I don’t care if she hates most of it. I just care that she finds something she likes. Some bright ray; something worth remembering.
So much of what we think we hate is due to pre-assuming the context, to figuring it out before we’ve even experienced it, to preclude ourselves from wasting our time or feeling left out or being disappointed. There’s a line where we start protecting ourselves from things. When we double check to see if something’s cool or relevant , when we hide behind taste as a personal gatekeeper, when we let go of free association. As a music fan, I feel like I’ve spent years catching up, digging myself out of the hole I dug deep into my punk world, frantically searching for what I missed. There’s so much out there that we can all find something exciting and weird and sometimes even completely normal where we don’t expect it.
She did her homework, kind of.

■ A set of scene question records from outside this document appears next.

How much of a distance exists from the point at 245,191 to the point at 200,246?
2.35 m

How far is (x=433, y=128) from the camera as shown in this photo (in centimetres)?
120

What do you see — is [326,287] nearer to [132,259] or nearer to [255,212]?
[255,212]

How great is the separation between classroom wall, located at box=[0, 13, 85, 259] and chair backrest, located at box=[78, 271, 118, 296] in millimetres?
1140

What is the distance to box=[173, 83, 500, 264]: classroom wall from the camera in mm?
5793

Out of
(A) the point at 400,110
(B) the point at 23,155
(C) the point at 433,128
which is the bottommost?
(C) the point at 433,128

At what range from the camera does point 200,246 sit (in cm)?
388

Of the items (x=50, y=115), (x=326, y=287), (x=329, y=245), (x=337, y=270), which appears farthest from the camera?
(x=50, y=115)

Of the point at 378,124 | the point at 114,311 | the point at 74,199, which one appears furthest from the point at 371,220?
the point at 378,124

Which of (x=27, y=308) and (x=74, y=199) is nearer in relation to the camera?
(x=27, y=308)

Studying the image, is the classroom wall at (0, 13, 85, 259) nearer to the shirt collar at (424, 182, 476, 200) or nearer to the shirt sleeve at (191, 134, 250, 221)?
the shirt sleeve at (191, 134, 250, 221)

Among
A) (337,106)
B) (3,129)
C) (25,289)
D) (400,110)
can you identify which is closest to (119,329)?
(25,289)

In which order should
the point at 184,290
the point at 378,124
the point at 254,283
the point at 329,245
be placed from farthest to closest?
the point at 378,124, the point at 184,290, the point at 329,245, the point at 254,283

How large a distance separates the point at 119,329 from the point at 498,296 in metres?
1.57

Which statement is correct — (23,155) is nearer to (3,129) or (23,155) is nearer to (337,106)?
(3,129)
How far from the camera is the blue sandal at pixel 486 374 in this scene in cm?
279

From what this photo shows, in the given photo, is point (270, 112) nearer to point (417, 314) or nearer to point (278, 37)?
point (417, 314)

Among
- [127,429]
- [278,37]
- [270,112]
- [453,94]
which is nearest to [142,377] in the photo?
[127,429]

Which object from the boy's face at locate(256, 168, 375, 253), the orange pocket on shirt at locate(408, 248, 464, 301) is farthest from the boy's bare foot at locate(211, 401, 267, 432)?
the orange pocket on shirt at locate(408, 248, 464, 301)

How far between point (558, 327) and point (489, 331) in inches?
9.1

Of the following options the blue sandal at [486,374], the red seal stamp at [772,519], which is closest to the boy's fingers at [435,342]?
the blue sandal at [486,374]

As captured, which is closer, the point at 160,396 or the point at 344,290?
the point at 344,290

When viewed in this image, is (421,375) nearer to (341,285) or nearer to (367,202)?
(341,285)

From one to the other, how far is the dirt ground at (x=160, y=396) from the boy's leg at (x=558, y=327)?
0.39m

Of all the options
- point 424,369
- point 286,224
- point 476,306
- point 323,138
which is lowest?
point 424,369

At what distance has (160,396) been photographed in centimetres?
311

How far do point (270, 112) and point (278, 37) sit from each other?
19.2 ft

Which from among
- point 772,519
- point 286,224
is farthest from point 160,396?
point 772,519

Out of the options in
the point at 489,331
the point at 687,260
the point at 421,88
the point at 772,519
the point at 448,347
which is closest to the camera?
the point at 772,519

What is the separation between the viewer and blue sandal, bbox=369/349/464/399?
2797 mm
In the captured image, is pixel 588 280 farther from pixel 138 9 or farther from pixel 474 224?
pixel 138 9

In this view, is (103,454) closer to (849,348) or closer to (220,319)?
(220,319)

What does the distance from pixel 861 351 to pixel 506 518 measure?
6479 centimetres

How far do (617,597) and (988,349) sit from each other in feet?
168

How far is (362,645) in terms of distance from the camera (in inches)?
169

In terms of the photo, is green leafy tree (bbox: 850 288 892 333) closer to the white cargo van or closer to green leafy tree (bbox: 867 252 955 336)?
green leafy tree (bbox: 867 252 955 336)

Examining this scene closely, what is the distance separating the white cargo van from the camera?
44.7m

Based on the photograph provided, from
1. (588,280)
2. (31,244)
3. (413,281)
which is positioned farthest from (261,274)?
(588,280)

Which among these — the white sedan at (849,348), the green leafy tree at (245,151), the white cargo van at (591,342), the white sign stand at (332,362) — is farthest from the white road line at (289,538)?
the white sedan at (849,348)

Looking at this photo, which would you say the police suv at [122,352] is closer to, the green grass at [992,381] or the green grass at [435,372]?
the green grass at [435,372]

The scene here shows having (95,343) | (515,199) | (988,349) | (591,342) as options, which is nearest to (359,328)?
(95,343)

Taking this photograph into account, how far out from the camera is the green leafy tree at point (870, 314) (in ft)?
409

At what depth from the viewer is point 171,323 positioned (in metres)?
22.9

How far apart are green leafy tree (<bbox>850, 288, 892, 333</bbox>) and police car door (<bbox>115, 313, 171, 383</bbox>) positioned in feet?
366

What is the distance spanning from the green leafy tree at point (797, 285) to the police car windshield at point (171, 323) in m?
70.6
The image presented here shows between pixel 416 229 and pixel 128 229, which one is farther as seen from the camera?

Her list of five songs included Soundgarden’s “Black Hole Sun” and R.E.M.’s “Shiny Happy People,” but it also included Jeff Buckley’s “Hallelujah” and some stuff from a Britpop band called Shed Seven that I’d never heard of until yesterday. She rushed through it, completed it to make me happy, and went back to her YouTube meme videos, but I guess it’s a start.
It’s a start, for sure. Context is always context, taste is always taste. We’ll still listen to 101.9. We’ll all judge something before experiencing it. And, hopefully, we’ll learn to appreciate that which lies just outside our lane.